La pédagogie ignatienne n'est en rien un instrument de proclamation de la foi, mais une pédagogie inspirée de la vision chrétienne de l'homme et de l'expérience des Exercices spirituels.
L'animateur, ou l’accompagnant, joue un rôle très important dans le succès de notre apprentissage mixte – Blended learning. Cette approche ne nécessite pas un enseignant, ou un directeur, mais bien un accompagnant. Les cours en ligne sont élaborés selon les étapes d'apprentissage et d'enseignement de la pédagogie ignatienne, notamment l'observation du contexte, l'analyse, la réflexion qui mène à l'action et à l'évaluation. Les expériences de différentes formes d'apprentissage et d'enseignement en ligne, ainsi que nos propres expériences, ont démontré que l'intégration de certains éléments importants de la pédagogie ignatienne dans la structure des cours et de leur transmission représentait un facteur de succès déterminant. Ce n'est pas une question de technologie, mais de pédagogie.»
Dans de nombreuses régions, l’accès aux études est difficile, voire risqué pour les filles/femmes. Que met en oeuvre JWL pour favoriser leur intégration dans ses programmes?
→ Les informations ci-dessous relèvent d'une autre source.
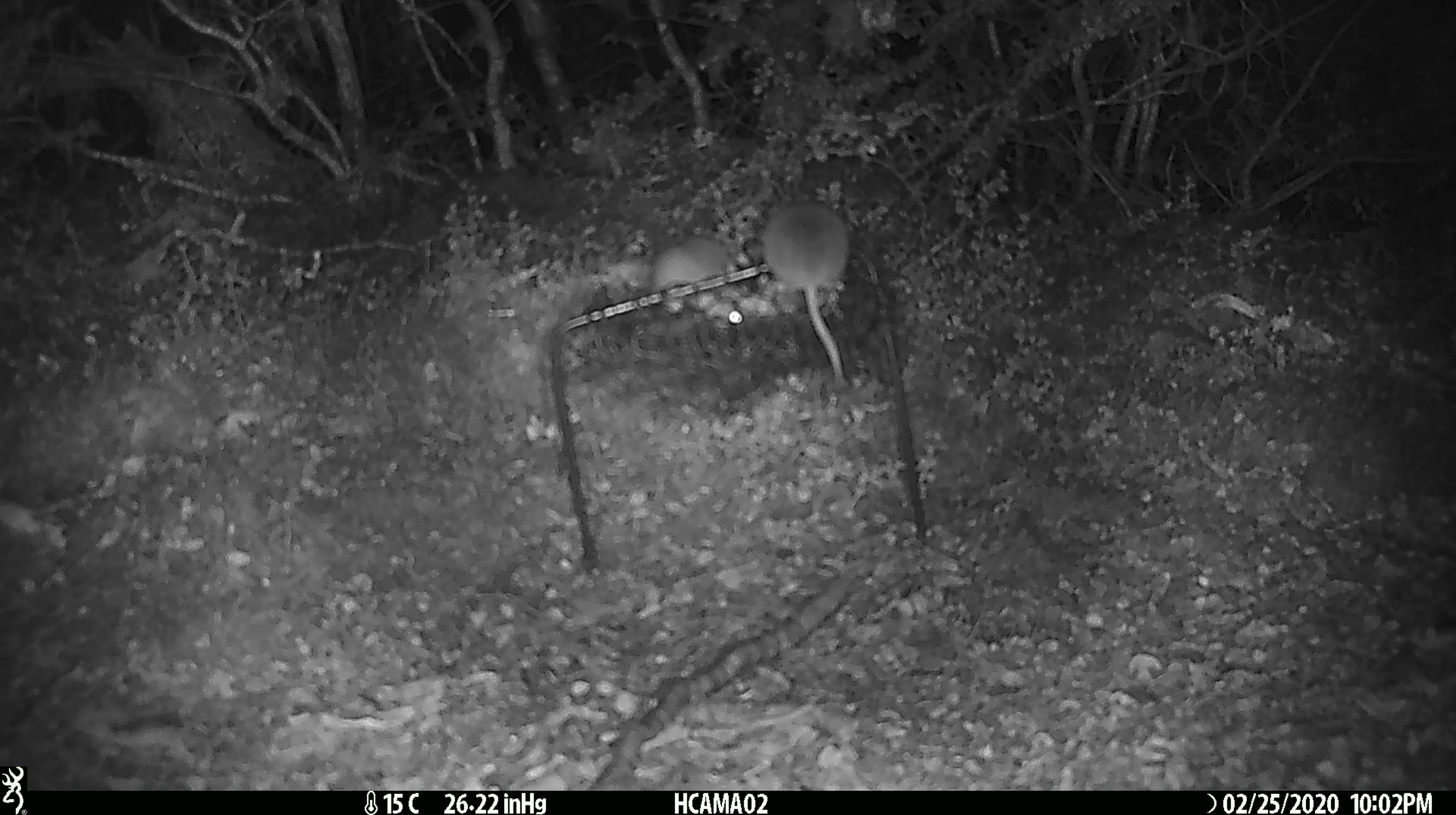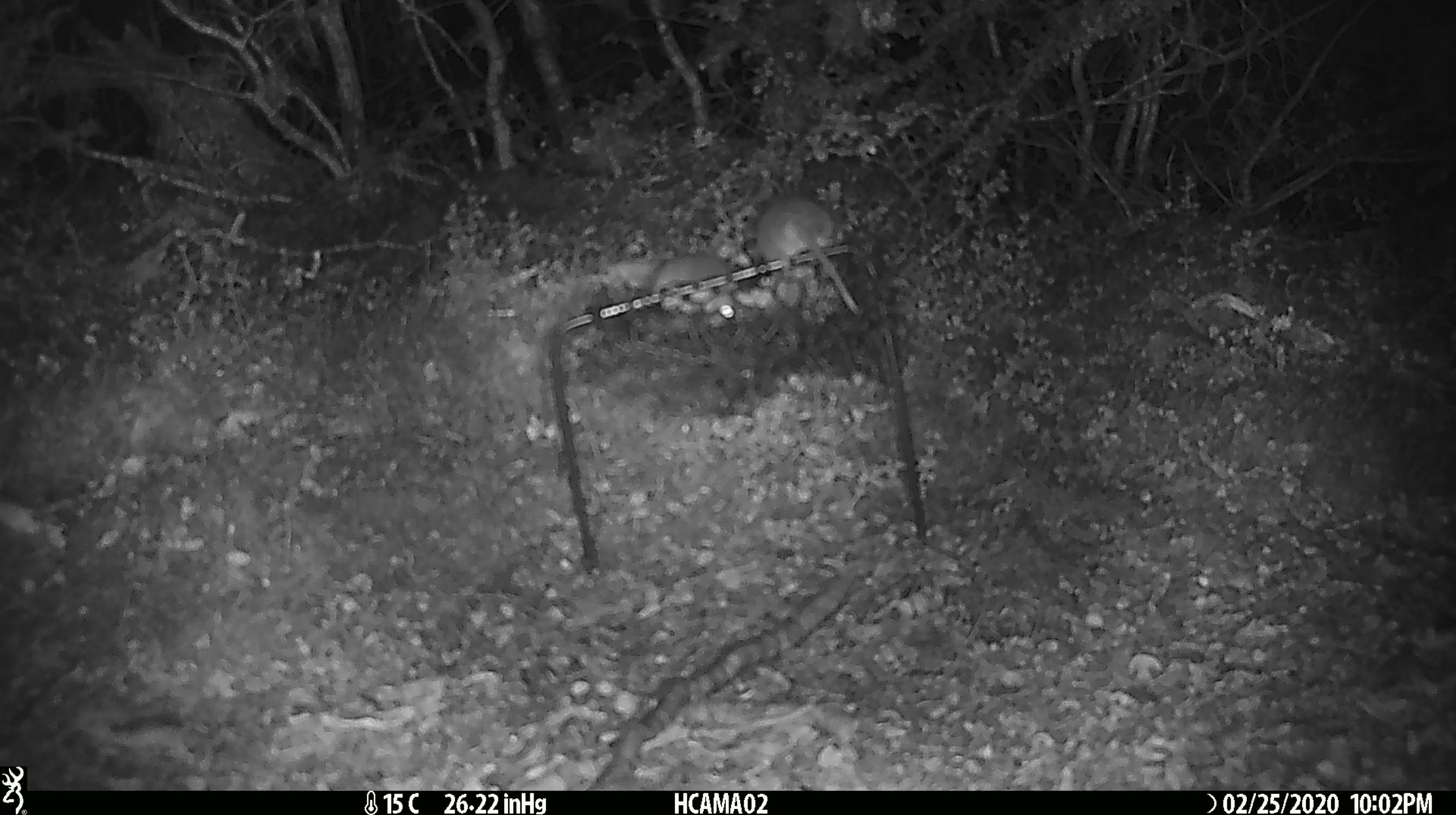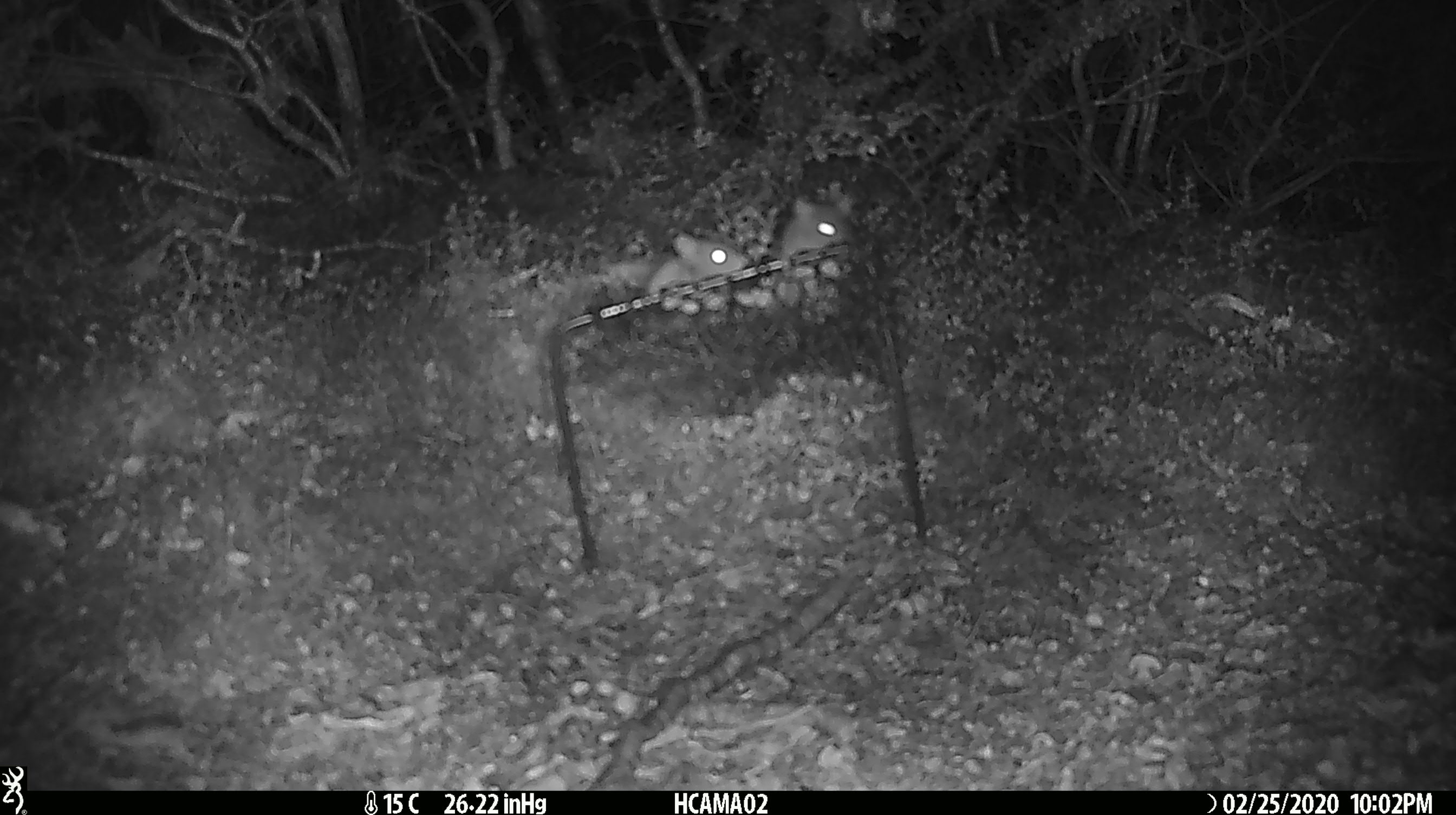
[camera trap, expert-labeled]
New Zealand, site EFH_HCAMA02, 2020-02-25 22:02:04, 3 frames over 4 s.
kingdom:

«Sur les 7662 étudiants l'année dernière dans le monde, 54% étaient des femmes. JWL est très inclusif. La proportion de femmes est supérieure à 60% dans les pays islamiques, notamment en Afghanistan, où l'on s'attendrait justement au contraire. Cela est dû au fait que le JWL propose des programmes dans des contextes marginalisés du monde où les femmes sont particulièrement disposées à bénéficier de cette initiative car elles sont plutôt désavantagées ou exclues des autres systèmes d'éducation. La technologie d'apprentissage en ligne et hors ligne de JWL permet aux jeunes femmes afghanes de s'organiser en groupes d'étude à domicile. Elles ont tout ce qu'il faut sur leur ordinateur portable et n'ont besoin que d'Internet pour télécharger leurs devoirs. La technologie permet de faire tomber les barrières pour les femmes. Elle leur permet d'étudier en évitant les «radars de contrôle gouvernementaux» comme au Myanmar.
Il existe un autre défi, en particulier en Afrique, où plus le programme est long et académique, plus le proportion de femmes diminue, passant en-dessous des 50%; c'est déjà le cas pour le cursus de base et de la licence. C'est probablement lié à la culture et au contexte africain, comme au Soudan du Sud, où les filles sont tout simplement moins nombreuses à terminer l'école secondaire et à postuler ensuite auprès de JWL. Dans les camps de Kakuma au Kenya et de Dzaleka au Malawi, l'équipe sur place met en œuvre des programmes d'anglais spéciaux pour les filles afin de les encourager à poursuivre leurs études au sein de JWL.»